Cada vez que empiezo un libro de J. M. Coetzee, se que va a ser diferente a leer otros autores. Los libros de este sudafricano se leen más lento, o, al menos, yo los leo más lento, como deteniéndome más de lo usual en cada oración, dedicándole segundos extras a la apreciación de la trama. Así me ocurrió y no por vez primera, con Desgracia, una novela suya publicada en 1999.
En estás páginas, Coetzee nos cuenta la historia de David Lurie, un profesor de Universidad que ya ha pasado los cincuenta años y cuenta con dos divorcios en su haber. Este hombre, un intelectual, dicta clases de literatura a un grupo de alumnos que parecen no registrar ni asimilar ninguno de sus comentarios. Lurie, mata el tiempo de los jueves en una casa de citas. Pero cuando la prostituta que siempre lo recibe renuncia, él comienza a sentir la necesidad de frecuentar a mujeres. El problema radica en que fija sus ojos en una alumna, muy joven, con la que comienza una tortuosa aventura. Pero la joven, presionada por sus padres y confundida por el mundo en el que le ha tocado nacer, lo denuncia ante las autoridades académicas y Lurie se ve forzado a renunciar a su puesto universitario. Hasta aquí contamos con los desastres amorosos de un hombre que se resigna a asimilar su edad y sus limitaciones afectivas.
Luego de su separación de la docencia, decide visitar a su hija Lucy que vive en una granja en el campo, lejos de Ciudad del Cabo. Nada mejorará, pues allí lo espera la tragedia de su vida.
Se trata de una novela con grandes complejidades, con un profundo contenido filosófico y con un permanente replanteo del lugar que cada uno de nosotros ocupa en la vida de los demás, y los demás, en la propia. Se trazan circunstancias que han de vivirse a diario en África, como el racismo, el machismo, la violencia. Lurie es un literato de ciudad, ahora viviendo –o sufriendo- la existencia de un granjero africano. La dicotomía de civilización y barbarie están subyacentes en las páginas de este libro. Lurie descubre la crudeza con la que viven los negros, las necesidades, los esfuerzos para ganarse el pan y como un contrapunto rústico, la brutalidad, la misoginia y el rencor con el que subsisten.
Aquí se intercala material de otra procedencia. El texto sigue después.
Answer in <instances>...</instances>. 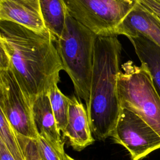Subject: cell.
I'll return each mask as SVG.
<instances>
[{
	"label": "cell",
	"mask_w": 160,
	"mask_h": 160,
	"mask_svg": "<svg viewBox=\"0 0 160 160\" xmlns=\"http://www.w3.org/2000/svg\"><path fill=\"white\" fill-rule=\"evenodd\" d=\"M138 2L160 21V0H138Z\"/></svg>",
	"instance_id": "obj_17"
},
{
	"label": "cell",
	"mask_w": 160,
	"mask_h": 160,
	"mask_svg": "<svg viewBox=\"0 0 160 160\" xmlns=\"http://www.w3.org/2000/svg\"><path fill=\"white\" fill-rule=\"evenodd\" d=\"M87 109L75 96L69 98L68 119L62 136L68 138L70 145L80 151L92 144V137Z\"/></svg>",
	"instance_id": "obj_10"
},
{
	"label": "cell",
	"mask_w": 160,
	"mask_h": 160,
	"mask_svg": "<svg viewBox=\"0 0 160 160\" xmlns=\"http://www.w3.org/2000/svg\"><path fill=\"white\" fill-rule=\"evenodd\" d=\"M57 126L62 134L68 124L69 98L65 96L59 89L58 84H54L48 92Z\"/></svg>",
	"instance_id": "obj_14"
},
{
	"label": "cell",
	"mask_w": 160,
	"mask_h": 160,
	"mask_svg": "<svg viewBox=\"0 0 160 160\" xmlns=\"http://www.w3.org/2000/svg\"><path fill=\"white\" fill-rule=\"evenodd\" d=\"M0 141L16 160H25L16 133L0 110Z\"/></svg>",
	"instance_id": "obj_15"
},
{
	"label": "cell",
	"mask_w": 160,
	"mask_h": 160,
	"mask_svg": "<svg viewBox=\"0 0 160 160\" xmlns=\"http://www.w3.org/2000/svg\"><path fill=\"white\" fill-rule=\"evenodd\" d=\"M0 160H16L11 156L5 145L0 141Z\"/></svg>",
	"instance_id": "obj_19"
},
{
	"label": "cell",
	"mask_w": 160,
	"mask_h": 160,
	"mask_svg": "<svg viewBox=\"0 0 160 160\" xmlns=\"http://www.w3.org/2000/svg\"><path fill=\"white\" fill-rule=\"evenodd\" d=\"M36 142L39 160H64L66 153L59 152L39 134Z\"/></svg>",
	"instance_id": "obj_16"
},
{
	"label": "cell",
	"mask_w": 160,
	"mask_h": 160,
	"mask_svg": "<svg viewBox=\"0 0 160 160\" xmlns=\"http://www.w3.org/2000/svg\"><path fill=\"white\" fill-rule=\"evenodd\" d=\"M34 122L39 134L54 148L65 153L64 142L61 138L48 93L39 96L32 105Z\"/></svg>",
	"instance_id": "obj_11"
},
{
	"label": "cell",
	"mask_w": 160,
	"mask_h": 160,
	"mask_svg": "<svg viewBox=\"0 0 160 160\" xmlns=\"http://www.w3.org/2000/svg\"><path fill=\"white\" fill-rule=\"evenodd\" d=\"M10 69L9 56L2 46H0V71Z\"/></svg>",
	"instance_id": "obj_18"
},
{
	"label": "cell",
	"mask_w": 160,
	"mask_h": 160,
	"mask_svg": "<svg viewBox=\"0 0 160 160\" xmlns=\"http://www.w3.org/2000/svg\"><path fill=\"white\" fill-rule=\"evenodd\" d=\"M68 12L98 37L116 36L117 28L137 0L64 1Z\"/></svg>",
	"instance_id": "obj_5"
},
{
	"label": "cell",
	"mask_w": 160,
	"mask_h": 160,
	"mask_svg": "<svg viewBox=\"0 0 160 160\" xmlns=\"http://www.w3.org/2000/svg\"><path fill=\"white\" fill-rule=\"evenodd\" d=\"M128 61L122 64L118 78L121 108L139 116L160 136V94L146 65Z\"/></svg>",
	"instance_id": "obj_4"
},
{
	"label": "cell",
	"mask_w": 160,
	"mask_h": 160,
	"mask_svg": "<svg viewBox=\"0 0 160 160\" xmlns=\"http://www.w3.org/2000/svg\"><path fill=\"white\" fill-rule=\"evenodd\" d=\"M44 25L54 42L62 36L66 26L68 10L64 0H39Z\"/></svg>",
	"instance_id": "obj_12"
},
{
	"label": "cell",
	"mask_w": 160,
	"mask_h": 160,
	"mask_svg": "<svg viewBox=\"0 0 160 160\" xmlns=\"http://www.w3.org/2000/svg\"><path fill=\"white\" fill-rule=\"evenodd\" d=\"M0 21L14 22L39 33L49 32L39 0H0Z\"/></svg>",
	"instance_id": "obj_8"
},
{
	"label": "cell",
	"mask_w": 160,
	"mask_h": 160,
	"mask_svg": "<svg viewBox=\"0 0 160 160\" xmlns=\"http://www.w3.org/2000/svg\"><path fill=\"white\" fill-rule=\"evenodd\" d=\"M128 38L142 36L160 48V21L153 14L136 4L117 28L115 35Z\"/></svg>",
	"instance_id": "obj_9"
},
{
	"label": "cell",
	"mask_w": 160,
	"mask_h": 160,
	"mask_svg": "<svg viewBox=\"0 0 160 160\" xmlns=\"http://www.w3.org/2000/svg\"><path fill=\"white\" fill-rule=\"evenodd\" d=\"M49 32L39 33L18 24L0 21V46L7 52L10 69L29 104L60 81L64 70Z\"/></svg>",
	"instance_id": "obj_1"
},
{
	"label": "cell",
	"mask_w": 160,
	"mask_h": 160,
	"mask_svg": "<svg viewBox=\"0 0 160 160\" xmlns=\"http://www.w3.org/2000/svg\"><path fill=\"white\" fill-rule=\"evenodd\" d=\"M64 160H76V159H73L72 158L70 157L69 155H68L67 154H65V156H64Z\"/></svg>",
	"instance_id": "obj_20"
},
{
	"label": "cell",
	"mask_w": 160,
	"mask_h": 160,
	"mask_svg": "<svg viewBox=\"0 0 160 160\" xmlns=\"http://www.w3.org/2000/svg\"><path fill=\"white\" fill-rule=\"evenodd\" d=\"M98 36L68 12L56 49L64 71L71 78L76 94L89 102L96 43Z\"/></svg>",
	"instance_id": "obj_3"
},
{
	"label": "cell",
	"mask_w": 160,
	"mask_h": 160,
	"mask_svg": "<svg viewBox=\"0 0 160 160\" xmlns=\"http://www.w3.org/2000/svg\"><path fill=\"white\" fill-rule=\"evenodd\" d=\"M111 137L129 151L131 160L142 159L160 149V136L139 116L123 108Z\"/></svg>",
	"instance_id": "obj_7"
},
{
	"label": "cell",
	"mask_w": 160,
	"mask_h": 160,
	"mask_svg": "<svg viewBox=\"0 0 160 160\" xmlns=\"http://www.w3.org/2000/svg\"><path fill=\"white\" fill-rule=\"evenodd\" d=\"M141 62L149 68L156 87L160 92V48L146 38L139 35L129 38Z\"/></svg>",
	"instance_id": "obj_13"
},
{
	"label": "cell",
	"mask_w": 160,
	"mask_h": 160,
	"mask_svg": "<svg viewBox=\"0 0 160 160\" xmlns=\"http://www.w3.org/2000/svg\"><path fill=\"white\" fill-rule=\"evenodd\" d=\"M0 110L16 134L32 139L38 138L32 106L11 69L0 71Z\"/></svg>",
	"instance_id": "obj_6"
},
{
	"label": "cell",
	"mask_w": 160,
	"mask_h": 160,
	"mask_svg": "<svg viewBox=\"0 0 160 160\" xmlns=\"http://www.w3.org/2000/svg\"><path fill=\"white\" fill-rule=\"evenodd\" d=\"M121 50L117 36L97 39L86 109L92 133L100 141L111 136L121 109L118 92Z\"/></svg>",
	"instance_id": "obj_2"
}]
</instances>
Coetzee siempre irá más allá, donde la imaginación apenas se anima, y nos mostrará las desdichas a las que uno puede acostumbrarse, el desamparo en el que se puede hundir la realidad, como si fueran arenas movedizas. Las relaciones humanas, o la incapacidad de ellas, son el motor y sostén de una fina cadena de penurias, donde las desgracias demuestran, a fuerza de sacudir las existencias como árboles en la tempestad, que con ellas, agachando la cabeza, se puede aprender a vivir.